-- PROVIDED DATA --
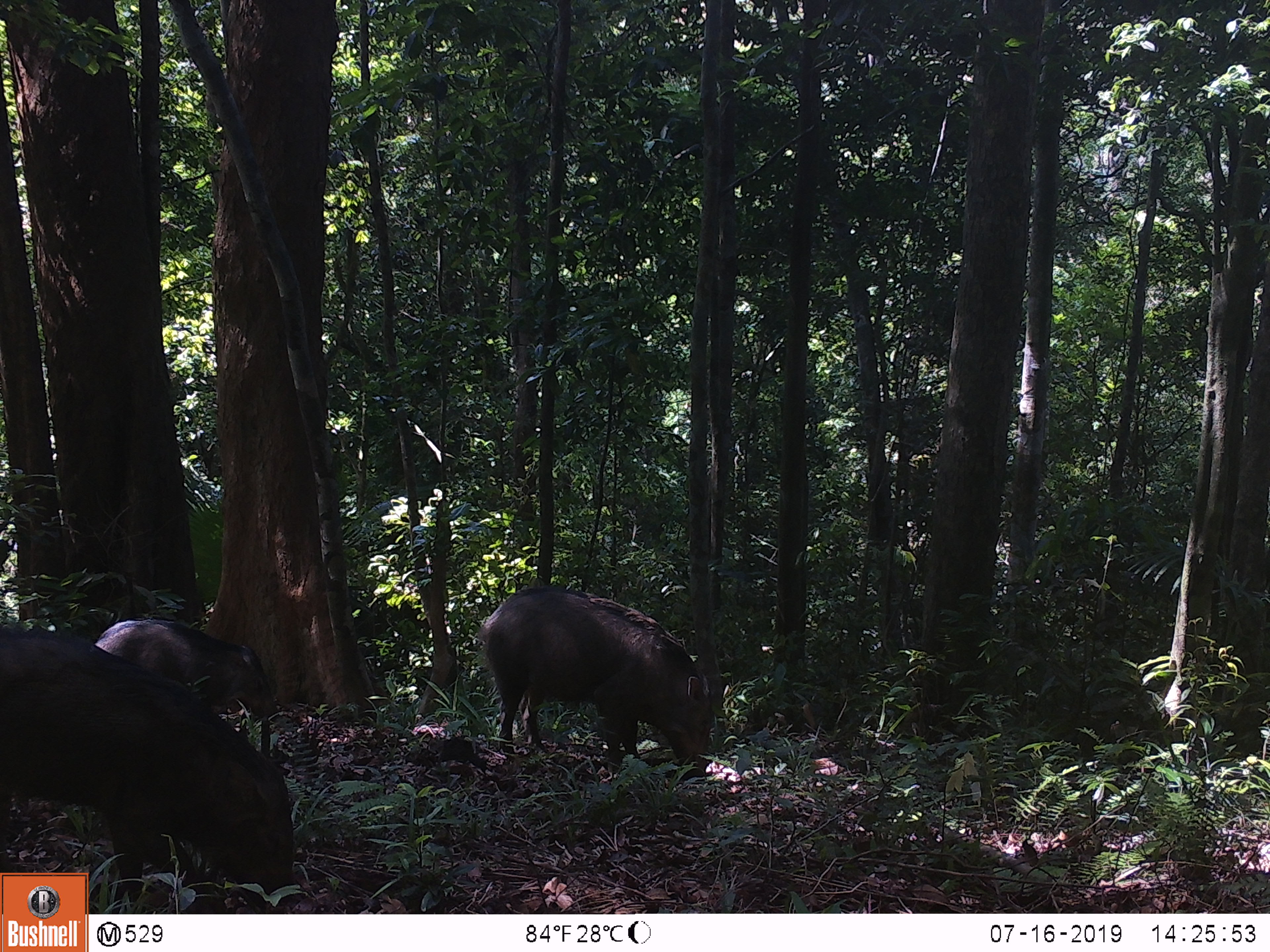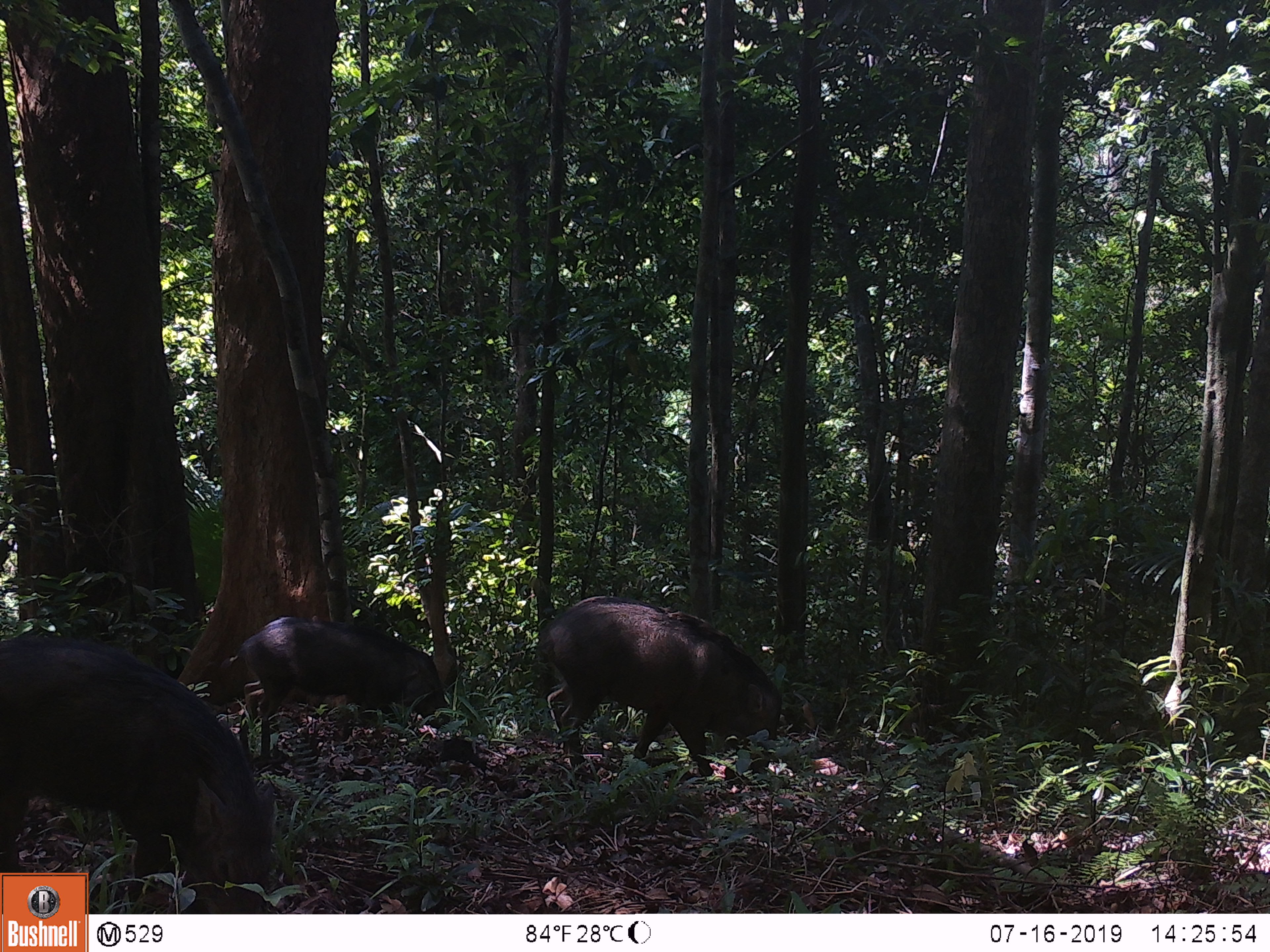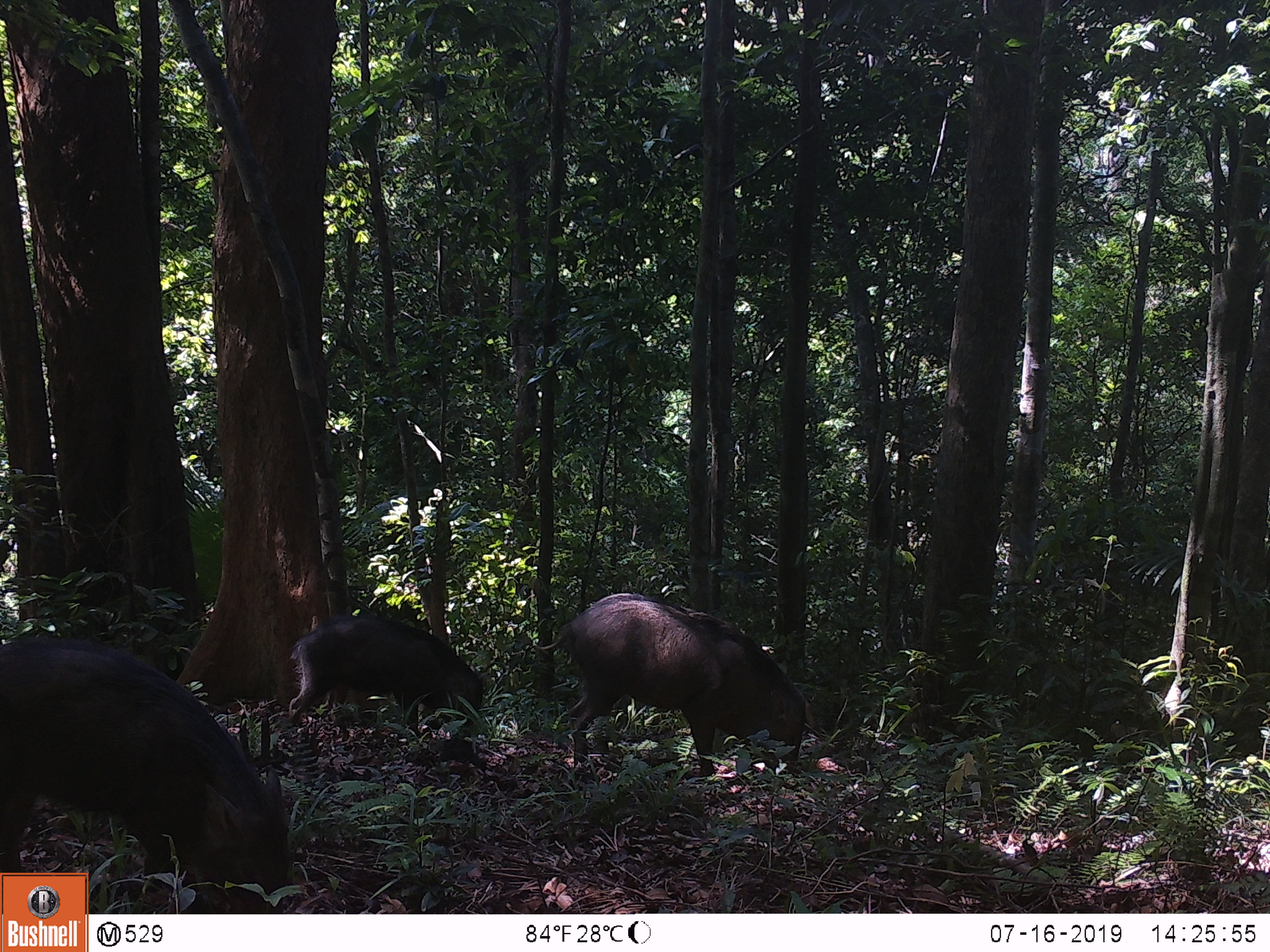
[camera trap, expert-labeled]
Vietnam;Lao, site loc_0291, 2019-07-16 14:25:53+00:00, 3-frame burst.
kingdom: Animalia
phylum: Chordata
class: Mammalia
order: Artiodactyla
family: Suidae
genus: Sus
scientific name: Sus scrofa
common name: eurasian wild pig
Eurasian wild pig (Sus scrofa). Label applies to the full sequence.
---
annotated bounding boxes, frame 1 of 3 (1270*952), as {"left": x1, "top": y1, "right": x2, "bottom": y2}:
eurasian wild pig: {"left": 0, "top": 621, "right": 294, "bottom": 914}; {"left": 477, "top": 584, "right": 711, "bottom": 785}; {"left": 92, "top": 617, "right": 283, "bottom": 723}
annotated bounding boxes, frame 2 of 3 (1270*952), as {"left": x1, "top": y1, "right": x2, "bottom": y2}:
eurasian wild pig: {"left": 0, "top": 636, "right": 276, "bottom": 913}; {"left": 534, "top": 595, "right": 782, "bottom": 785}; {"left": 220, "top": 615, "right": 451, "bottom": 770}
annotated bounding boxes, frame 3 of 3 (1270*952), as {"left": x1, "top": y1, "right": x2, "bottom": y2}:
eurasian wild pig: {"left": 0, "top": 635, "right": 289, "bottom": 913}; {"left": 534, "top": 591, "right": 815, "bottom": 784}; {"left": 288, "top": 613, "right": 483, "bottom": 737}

---

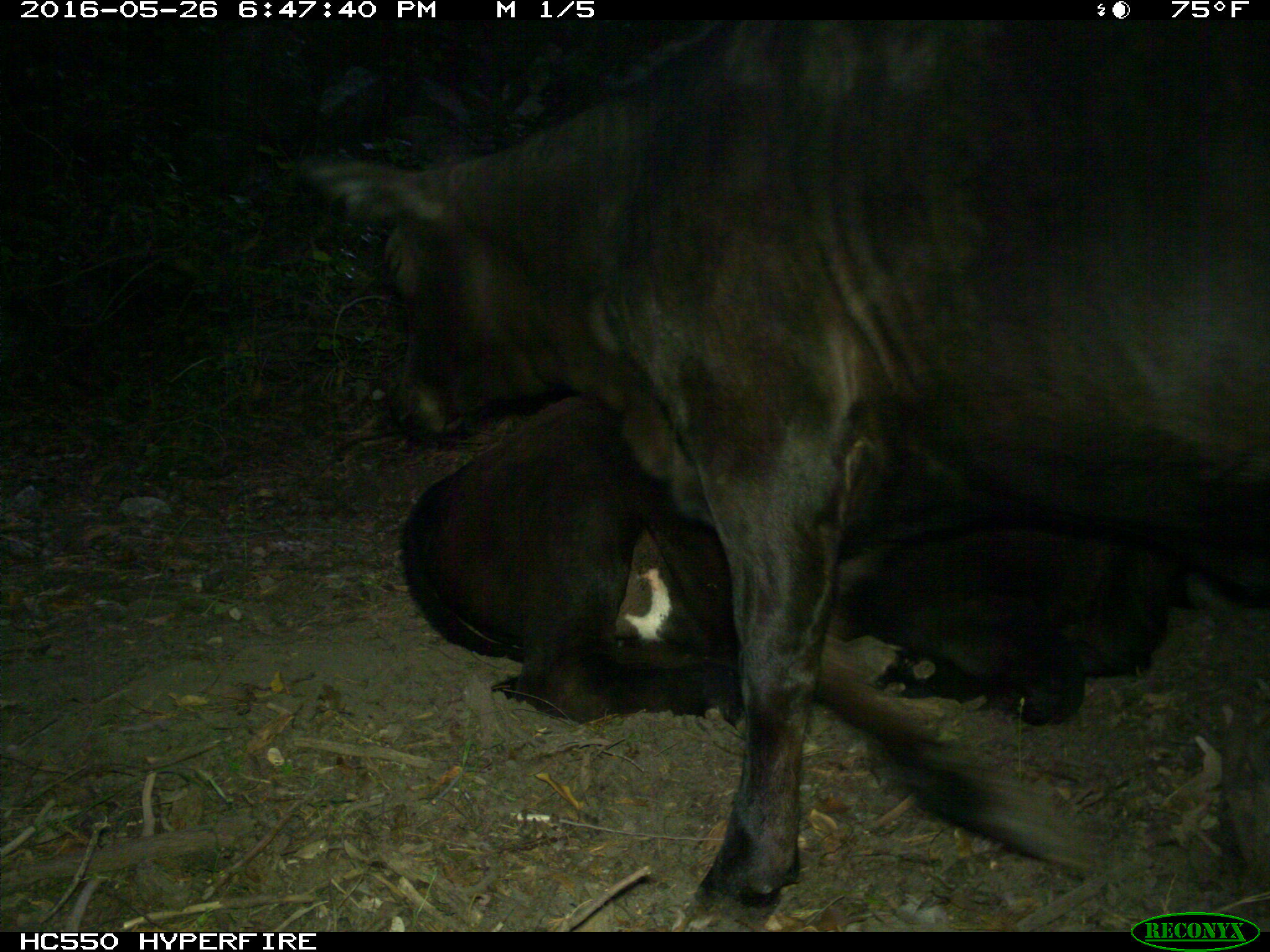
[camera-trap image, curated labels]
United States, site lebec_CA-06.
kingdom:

...

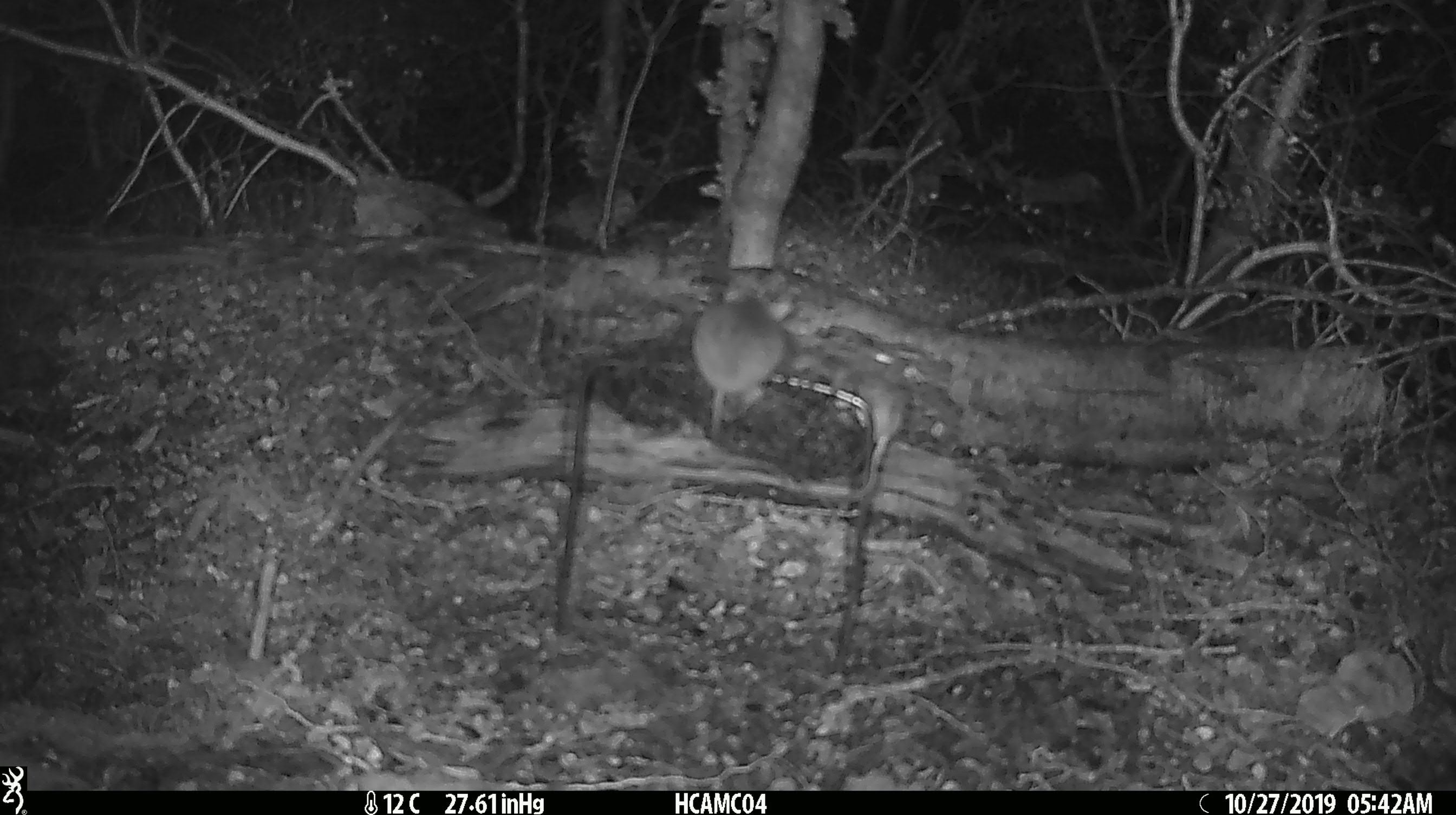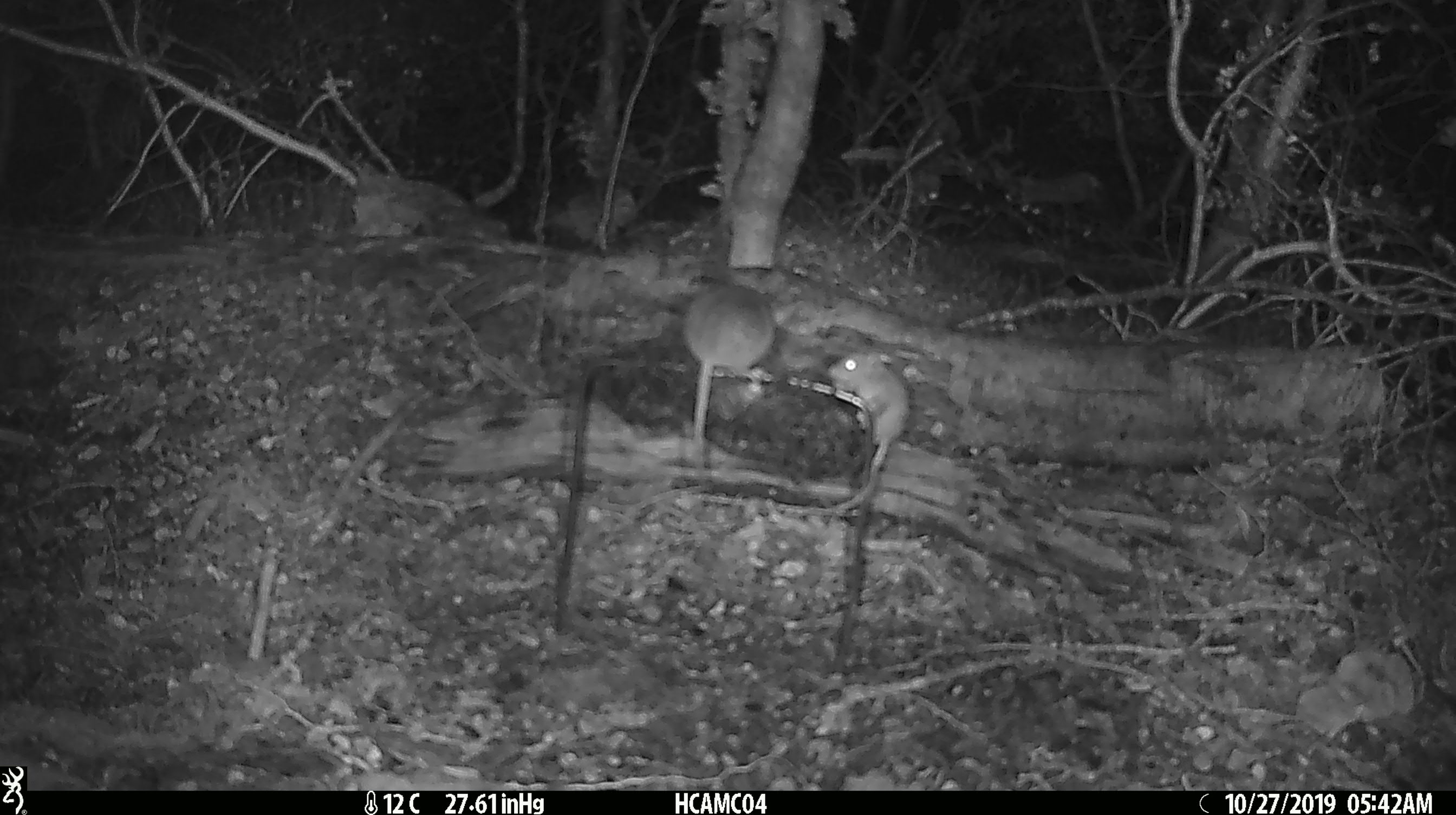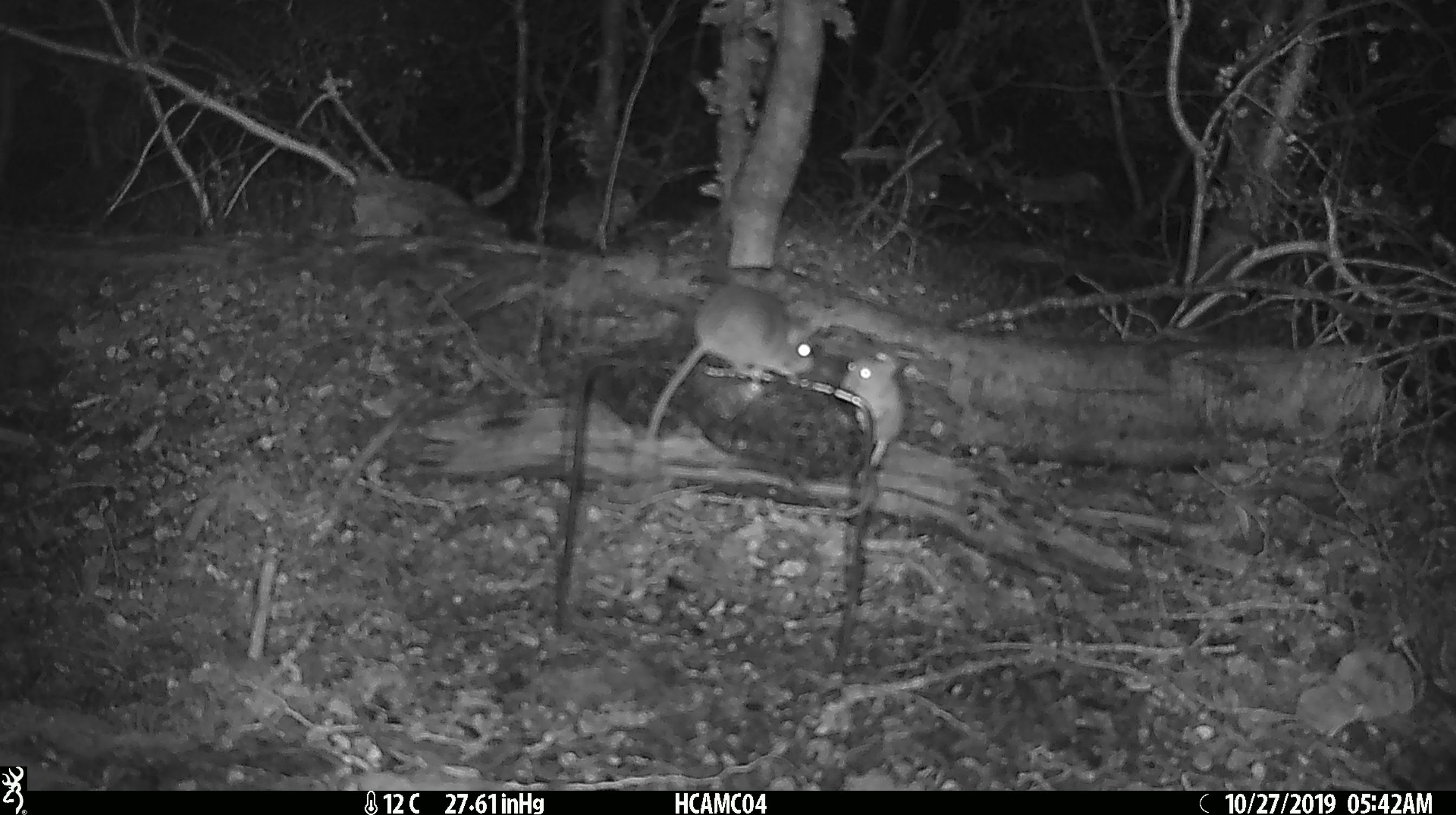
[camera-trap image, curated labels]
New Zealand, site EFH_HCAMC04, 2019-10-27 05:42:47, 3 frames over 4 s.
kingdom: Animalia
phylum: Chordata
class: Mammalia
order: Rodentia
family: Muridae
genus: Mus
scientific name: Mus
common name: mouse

-- EXERCISE DIRECTIONS --
All that should be written out is the stretch of lines above between the one holding "order: Rodentia" and the one holding "common name: mouse", inclusive, exactly as given.

-- ANSWER --
order: Rodentia
family: Muridae
genus: Mus
scientific name: Mus
common name: mouse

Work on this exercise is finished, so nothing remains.